Some people make a boatload of money. Others make a more modest amount. Some writers are on TV all the time while others are virtual recluses. No one way is right for everyone, so stop wasting time comparing your career with everyone else’s. Every career moves at its own pace and is subject to a variety of factors and influences. Figure out what you want and then go for that, not what you think everyone else is doing.

Improve Your Vocabulary

Work on bettering your writing by improving your vocabulary. This is an easy way to improve your writing (and yourself) in the New Year.

You don’t have to tackle everything on this list. That would ensure failure before you even get the holiday decorations packed away. Just pick one or two that motivate you and then pace yourself so that you spread the effort out over the year. It’s a New Year’s resolution, after all. It’s supposed to be good for the whole year so there’s no need to freak out if you haven’t finished it by Valentine’s Day.

(Photo courtesy of Kat)

  • It’s a little ironic that it says to limit your not essential internet surfing. HOW DO YOU THINK I GOT HERE???

  • Great for procrastinators and ordinary people! 😀

    Allow me to say THANK YOU to Word Counter in behalf of a few friends. We’ve been using it for at least a year and Word Counter has been a big help. Love the layout of the new Word Counter!

    Happy New Year to all!

  • I’m so glad this was posted. Lately I have been focusing on my fanfiction more than my actual writing, and this is exactly what I needed to get me back on track. Thank you, wordcounter!

    (Yes, I write fanfiction. Harry Potter fanfiction. I’m not ashamed.)

  • Thank you for this. It’s exactly what I needed to read. Time to start motivating myself to do better writing in the year to come.

  • Thank you for this article. It’s helped me a lot to put together a better list of writing goals for 2016 than I was coming up with by myself. I hope all the writers out there have a greatly productive year of writing!

  • This has helped me narrow my writing goals for the year. I think everyone should make goals like these if they are truly wanting to write a lot during the year.

  • I’ve already failed at all my wring resolutions, so ‘m trying to make more realistic ones. I hate failing to do the writing I want to do. I guess all I can do is try again an make them more realistic. here’s hoping this time around is better than hen I began in January.

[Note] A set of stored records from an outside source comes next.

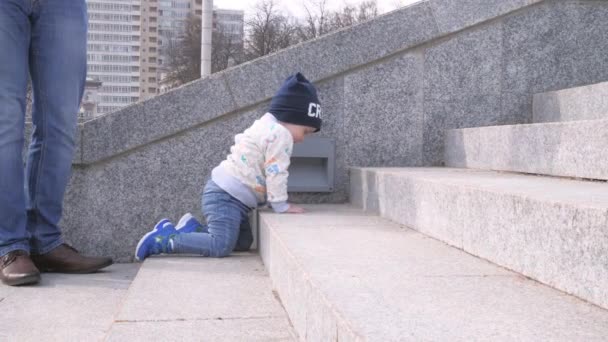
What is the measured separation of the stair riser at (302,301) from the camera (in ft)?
5.04

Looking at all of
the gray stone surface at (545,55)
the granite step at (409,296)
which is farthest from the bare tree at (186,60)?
the granite step at (409,296)

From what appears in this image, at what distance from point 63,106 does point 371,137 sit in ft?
6.57

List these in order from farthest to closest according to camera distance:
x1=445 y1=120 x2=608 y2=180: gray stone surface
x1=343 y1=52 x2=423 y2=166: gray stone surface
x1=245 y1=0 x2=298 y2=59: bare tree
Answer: x1=245 y1=0 x2=298 y2=59: bare tree < x1=343 y1=52 x2=423 y2=166: gray stone surface < x1=445 y1=120 x2=608 y2=180: gray stone surface

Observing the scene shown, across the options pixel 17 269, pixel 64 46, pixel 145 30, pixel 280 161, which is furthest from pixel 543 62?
pixel 145 30

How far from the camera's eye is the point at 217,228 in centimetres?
351

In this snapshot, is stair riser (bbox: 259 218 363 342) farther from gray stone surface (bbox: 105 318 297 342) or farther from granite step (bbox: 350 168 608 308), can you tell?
granite step (bbox: 350 168 608 308)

  • I’m trying to get an early start on my writing resolutions. I figured, why wait until 2017 when I can start now. Wish me luck in getting my novel done next year!

  • I do agree with all the these resolutions. They would help any writer. I think choosing a few would be the best way to approach this to ensure the best success of completing them all.

  • Creativity, which lends itself almost fully to a good, great, and even mediocre novels, really does ebb and flow. It’s not an on-demand skillet like, e.g. editing the finished work. Now, I for one prefer the novels I read to be the kind that are monumental. So yes, I am a novel snob if such a thing exists, however I still find my excuse, as you would have it labeled to be beyond reproach. Now, may we believe a writer who one day says “I’m burned out. That creative spark just isn’t there anymore. My Muse, I hope, isn’t dead.” After telling their audience of loyal readers this due to false outrage stirred up via social media by the drove of people who’ve suddenly found themselves lacking anything to read, and being outright humiliated by said false outrage along with having to give a public statement (as not all writers enjoy media campaigns), would you take them t their word and be patient? Or forget them and move on to subpar novelists?